» **DIRECTIONS FOR THIS TASK**
Could you restate the whole listing below word for word, minus the pictures?

» **DATA RECORDS**
****

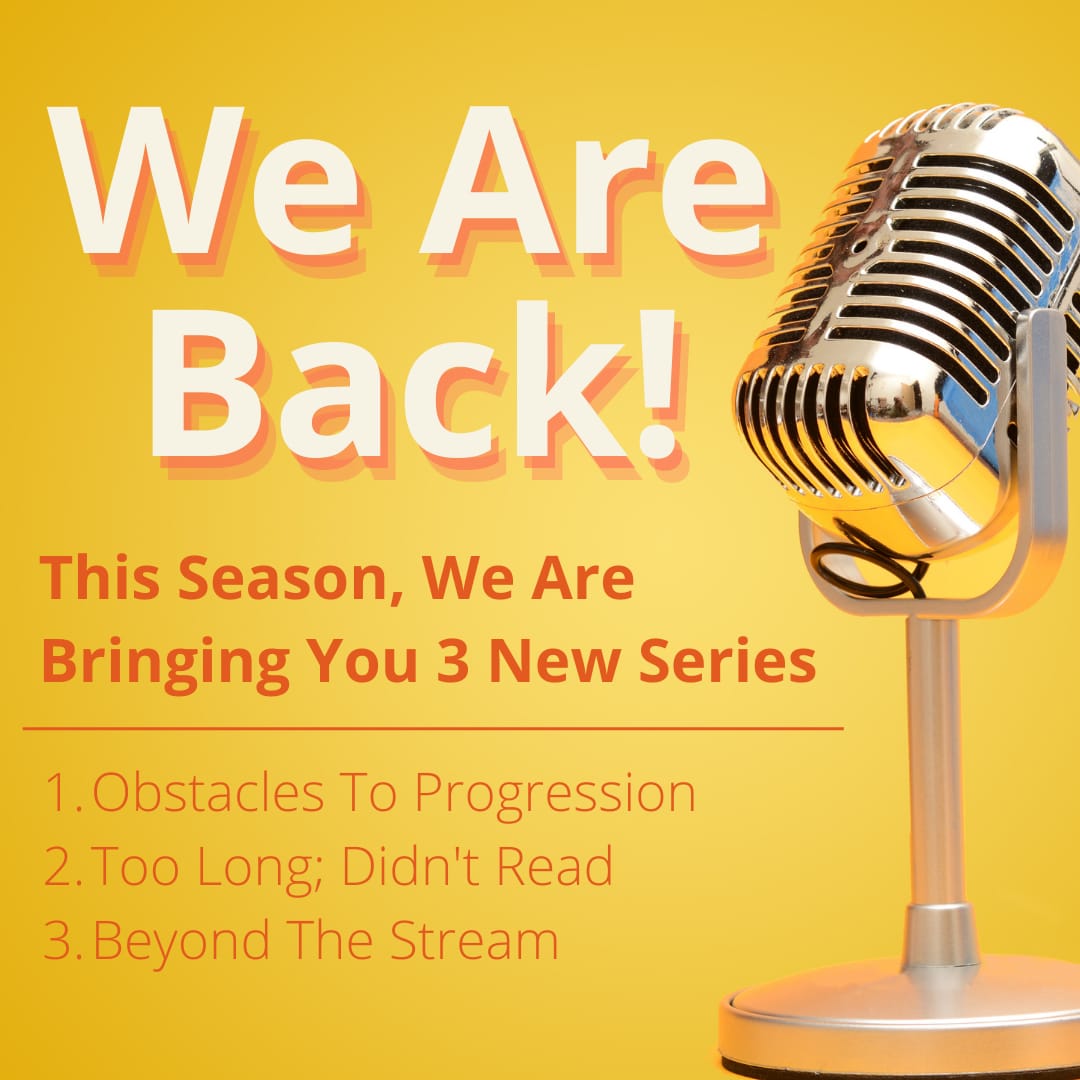 We Are Back!

This Season, We Are Bringing You 3 New Series

1. Obstacles To Progression
2. Too Long; Didn't Read
3. Beyond The Stream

****

» **THE ANSWER**
 We Are Back!

This Season, We Are Bringing You 3 New Series

1. Obstacles To Progression
2. Too Long; Didn't Read
3. Beyond The Stream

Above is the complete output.